• [Materials provided]
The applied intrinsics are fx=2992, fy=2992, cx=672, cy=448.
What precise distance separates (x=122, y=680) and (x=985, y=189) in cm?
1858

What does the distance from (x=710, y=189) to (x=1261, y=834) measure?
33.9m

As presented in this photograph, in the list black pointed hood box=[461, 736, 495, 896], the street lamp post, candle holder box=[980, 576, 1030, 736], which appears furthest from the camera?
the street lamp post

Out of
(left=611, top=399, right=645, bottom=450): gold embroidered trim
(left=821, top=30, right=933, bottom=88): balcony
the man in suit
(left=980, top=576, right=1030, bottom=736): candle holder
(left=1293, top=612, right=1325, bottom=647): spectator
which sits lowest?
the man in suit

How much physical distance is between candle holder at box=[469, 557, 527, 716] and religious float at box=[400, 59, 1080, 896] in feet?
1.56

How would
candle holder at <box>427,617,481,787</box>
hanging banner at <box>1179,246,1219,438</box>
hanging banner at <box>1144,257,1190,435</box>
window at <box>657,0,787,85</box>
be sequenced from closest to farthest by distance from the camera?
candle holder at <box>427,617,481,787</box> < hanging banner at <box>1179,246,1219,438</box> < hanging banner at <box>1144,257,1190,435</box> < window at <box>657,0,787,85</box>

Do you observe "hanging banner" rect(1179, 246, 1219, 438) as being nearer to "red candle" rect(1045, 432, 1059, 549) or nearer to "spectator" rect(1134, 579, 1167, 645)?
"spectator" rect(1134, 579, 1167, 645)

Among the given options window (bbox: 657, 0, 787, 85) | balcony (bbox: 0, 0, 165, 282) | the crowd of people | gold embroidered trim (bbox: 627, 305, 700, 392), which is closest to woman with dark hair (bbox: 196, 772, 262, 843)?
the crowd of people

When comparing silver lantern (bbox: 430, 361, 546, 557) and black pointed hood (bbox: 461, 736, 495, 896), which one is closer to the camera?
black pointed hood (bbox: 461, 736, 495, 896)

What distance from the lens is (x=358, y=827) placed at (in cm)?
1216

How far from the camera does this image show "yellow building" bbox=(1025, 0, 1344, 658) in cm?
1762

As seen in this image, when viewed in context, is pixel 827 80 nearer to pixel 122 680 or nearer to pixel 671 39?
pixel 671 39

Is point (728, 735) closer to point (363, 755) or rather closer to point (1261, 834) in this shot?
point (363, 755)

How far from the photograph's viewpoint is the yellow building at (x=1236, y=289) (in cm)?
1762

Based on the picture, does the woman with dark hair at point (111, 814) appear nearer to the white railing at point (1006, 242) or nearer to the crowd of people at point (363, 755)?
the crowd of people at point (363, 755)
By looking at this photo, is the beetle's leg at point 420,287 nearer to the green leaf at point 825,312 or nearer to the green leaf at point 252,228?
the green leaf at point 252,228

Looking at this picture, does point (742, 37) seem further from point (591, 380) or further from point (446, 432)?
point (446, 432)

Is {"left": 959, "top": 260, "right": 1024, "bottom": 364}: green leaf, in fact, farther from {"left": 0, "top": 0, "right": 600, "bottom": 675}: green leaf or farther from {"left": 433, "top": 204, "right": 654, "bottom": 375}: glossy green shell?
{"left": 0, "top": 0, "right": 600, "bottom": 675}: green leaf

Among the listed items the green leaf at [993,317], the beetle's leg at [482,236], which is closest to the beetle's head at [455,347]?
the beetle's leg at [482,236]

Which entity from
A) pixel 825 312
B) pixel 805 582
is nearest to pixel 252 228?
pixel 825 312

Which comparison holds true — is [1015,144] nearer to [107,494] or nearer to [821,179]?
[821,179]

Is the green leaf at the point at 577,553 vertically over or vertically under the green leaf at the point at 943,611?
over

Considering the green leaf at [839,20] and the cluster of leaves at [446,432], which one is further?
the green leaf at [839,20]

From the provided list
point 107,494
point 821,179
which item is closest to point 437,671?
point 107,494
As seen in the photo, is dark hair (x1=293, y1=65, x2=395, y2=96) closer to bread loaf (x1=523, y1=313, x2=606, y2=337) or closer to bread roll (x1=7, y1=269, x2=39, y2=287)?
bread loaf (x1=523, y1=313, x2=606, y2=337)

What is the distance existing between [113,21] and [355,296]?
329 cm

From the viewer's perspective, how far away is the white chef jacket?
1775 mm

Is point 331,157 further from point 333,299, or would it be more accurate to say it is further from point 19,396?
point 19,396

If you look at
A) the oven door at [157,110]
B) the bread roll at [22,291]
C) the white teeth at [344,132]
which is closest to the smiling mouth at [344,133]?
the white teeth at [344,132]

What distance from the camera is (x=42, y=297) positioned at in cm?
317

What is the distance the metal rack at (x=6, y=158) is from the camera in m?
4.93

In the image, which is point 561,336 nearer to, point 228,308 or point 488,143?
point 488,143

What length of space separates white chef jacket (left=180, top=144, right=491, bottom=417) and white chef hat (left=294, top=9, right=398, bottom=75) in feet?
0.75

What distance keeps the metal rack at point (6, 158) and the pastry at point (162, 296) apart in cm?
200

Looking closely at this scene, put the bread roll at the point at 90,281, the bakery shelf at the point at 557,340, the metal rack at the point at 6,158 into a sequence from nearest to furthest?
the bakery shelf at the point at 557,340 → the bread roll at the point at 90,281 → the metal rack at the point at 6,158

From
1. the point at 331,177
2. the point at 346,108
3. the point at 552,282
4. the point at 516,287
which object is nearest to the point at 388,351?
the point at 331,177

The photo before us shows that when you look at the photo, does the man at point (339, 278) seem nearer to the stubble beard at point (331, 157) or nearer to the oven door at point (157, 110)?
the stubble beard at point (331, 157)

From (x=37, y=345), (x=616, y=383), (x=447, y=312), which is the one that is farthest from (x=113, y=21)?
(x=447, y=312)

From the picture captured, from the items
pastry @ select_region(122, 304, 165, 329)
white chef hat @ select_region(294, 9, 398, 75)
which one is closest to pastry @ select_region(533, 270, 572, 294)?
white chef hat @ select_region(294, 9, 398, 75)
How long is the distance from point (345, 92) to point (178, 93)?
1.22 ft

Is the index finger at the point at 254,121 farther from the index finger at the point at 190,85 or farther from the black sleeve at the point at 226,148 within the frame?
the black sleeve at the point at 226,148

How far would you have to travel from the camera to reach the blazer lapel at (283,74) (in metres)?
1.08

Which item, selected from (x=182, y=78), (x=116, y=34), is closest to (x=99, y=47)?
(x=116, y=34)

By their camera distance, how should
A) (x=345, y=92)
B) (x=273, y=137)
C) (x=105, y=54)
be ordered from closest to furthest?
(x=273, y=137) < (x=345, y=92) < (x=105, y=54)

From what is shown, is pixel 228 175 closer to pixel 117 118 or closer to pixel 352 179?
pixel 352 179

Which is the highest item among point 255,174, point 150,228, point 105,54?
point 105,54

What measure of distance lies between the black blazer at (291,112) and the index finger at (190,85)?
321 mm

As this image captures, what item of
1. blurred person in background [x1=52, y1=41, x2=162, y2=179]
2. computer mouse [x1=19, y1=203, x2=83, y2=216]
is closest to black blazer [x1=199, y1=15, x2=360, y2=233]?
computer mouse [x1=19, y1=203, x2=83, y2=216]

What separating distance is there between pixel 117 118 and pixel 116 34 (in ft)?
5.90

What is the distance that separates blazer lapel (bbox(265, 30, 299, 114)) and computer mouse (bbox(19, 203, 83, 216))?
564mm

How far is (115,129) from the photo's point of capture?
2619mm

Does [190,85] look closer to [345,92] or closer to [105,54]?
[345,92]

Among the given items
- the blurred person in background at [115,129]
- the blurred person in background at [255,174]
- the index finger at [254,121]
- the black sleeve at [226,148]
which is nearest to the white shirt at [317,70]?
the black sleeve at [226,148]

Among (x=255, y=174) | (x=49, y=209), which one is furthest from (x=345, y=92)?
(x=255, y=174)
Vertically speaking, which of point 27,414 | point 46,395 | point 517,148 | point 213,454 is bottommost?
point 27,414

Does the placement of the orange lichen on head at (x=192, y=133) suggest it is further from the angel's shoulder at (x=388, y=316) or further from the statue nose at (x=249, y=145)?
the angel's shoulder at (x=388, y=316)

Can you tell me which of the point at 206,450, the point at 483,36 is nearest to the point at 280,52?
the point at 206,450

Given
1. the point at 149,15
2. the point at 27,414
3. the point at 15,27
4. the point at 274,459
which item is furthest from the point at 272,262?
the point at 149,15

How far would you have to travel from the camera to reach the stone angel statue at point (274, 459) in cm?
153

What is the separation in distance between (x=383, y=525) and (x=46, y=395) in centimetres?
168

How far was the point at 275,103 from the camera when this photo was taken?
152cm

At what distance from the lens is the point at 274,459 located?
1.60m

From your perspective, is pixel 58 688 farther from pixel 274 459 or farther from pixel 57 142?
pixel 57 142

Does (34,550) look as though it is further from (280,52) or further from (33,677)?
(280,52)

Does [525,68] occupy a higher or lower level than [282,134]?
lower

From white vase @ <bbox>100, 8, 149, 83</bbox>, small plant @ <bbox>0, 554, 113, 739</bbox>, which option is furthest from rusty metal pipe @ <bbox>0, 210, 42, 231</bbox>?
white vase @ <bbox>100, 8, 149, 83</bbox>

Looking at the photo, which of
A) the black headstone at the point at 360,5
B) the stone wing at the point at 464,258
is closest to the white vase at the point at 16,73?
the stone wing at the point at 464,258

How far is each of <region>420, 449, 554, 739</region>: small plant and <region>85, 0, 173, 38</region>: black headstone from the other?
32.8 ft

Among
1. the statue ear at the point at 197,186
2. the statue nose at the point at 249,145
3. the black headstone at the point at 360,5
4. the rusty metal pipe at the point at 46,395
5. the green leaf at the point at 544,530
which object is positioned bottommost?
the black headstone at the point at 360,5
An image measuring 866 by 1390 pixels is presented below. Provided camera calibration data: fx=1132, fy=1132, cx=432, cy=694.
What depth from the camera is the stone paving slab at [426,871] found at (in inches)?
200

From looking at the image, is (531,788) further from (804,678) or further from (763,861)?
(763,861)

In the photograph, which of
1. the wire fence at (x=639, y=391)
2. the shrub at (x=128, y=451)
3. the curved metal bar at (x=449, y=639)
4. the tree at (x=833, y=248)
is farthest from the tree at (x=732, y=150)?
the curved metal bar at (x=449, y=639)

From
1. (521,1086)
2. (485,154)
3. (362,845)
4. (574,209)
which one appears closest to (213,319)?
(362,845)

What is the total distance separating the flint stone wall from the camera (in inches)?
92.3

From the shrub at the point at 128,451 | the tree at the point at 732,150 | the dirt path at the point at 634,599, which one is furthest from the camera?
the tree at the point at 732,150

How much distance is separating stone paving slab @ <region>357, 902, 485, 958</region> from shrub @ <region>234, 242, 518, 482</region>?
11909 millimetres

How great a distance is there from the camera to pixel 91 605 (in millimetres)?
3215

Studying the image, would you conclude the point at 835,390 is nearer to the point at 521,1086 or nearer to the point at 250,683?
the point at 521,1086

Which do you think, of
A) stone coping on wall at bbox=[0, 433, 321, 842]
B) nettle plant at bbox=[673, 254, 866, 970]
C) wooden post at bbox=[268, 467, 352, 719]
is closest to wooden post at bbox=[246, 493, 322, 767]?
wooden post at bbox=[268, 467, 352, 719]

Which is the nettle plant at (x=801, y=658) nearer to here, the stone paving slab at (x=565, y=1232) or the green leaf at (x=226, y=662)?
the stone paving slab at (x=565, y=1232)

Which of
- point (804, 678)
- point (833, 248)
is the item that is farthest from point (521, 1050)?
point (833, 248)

• [The request] In the entries above, find the line containing "How much distance". Set down that line and every line after it through the last one, exactly and alone.

• [Right answer]
How much distance is separating stone paving slab @ <region>357, 902, 485, 958</region> from shrub @ <region>234, 242, 518, 482</region>?
11909 millimetres

How great a distance is there from the camera to pixel 91 605 (in millimetres)?
3215

Studying the image, would you conclude the point at 835,390 is nearer to the point at 521,1086 or nearer to the point at 250,683?
the point at 521,1086

Which do you think, of
A) stone coping on wall at bbox=[0, 433, 321, 842]
B) nettle plant at bbox=[673, 254, 866, 970]
C) wooden post at bbox=[268, 467, 352, 719]
is closest to wooden post at bbox=[246, 493, 322, 767]?
wooden post at bbox=[268, 467, 352, 719]

Which is the nettle plant at (x=801, y=658) nearer to here, the stone paving slab at (x=565, y=1232) or the green leaf at (x=226, y=662)?
the stone paving slab at (x=565, y=1232)

Which of
- point (804, 678)
- point (833, 248)
is the item that is farthest from point (521, 1050)?
point (833, 248)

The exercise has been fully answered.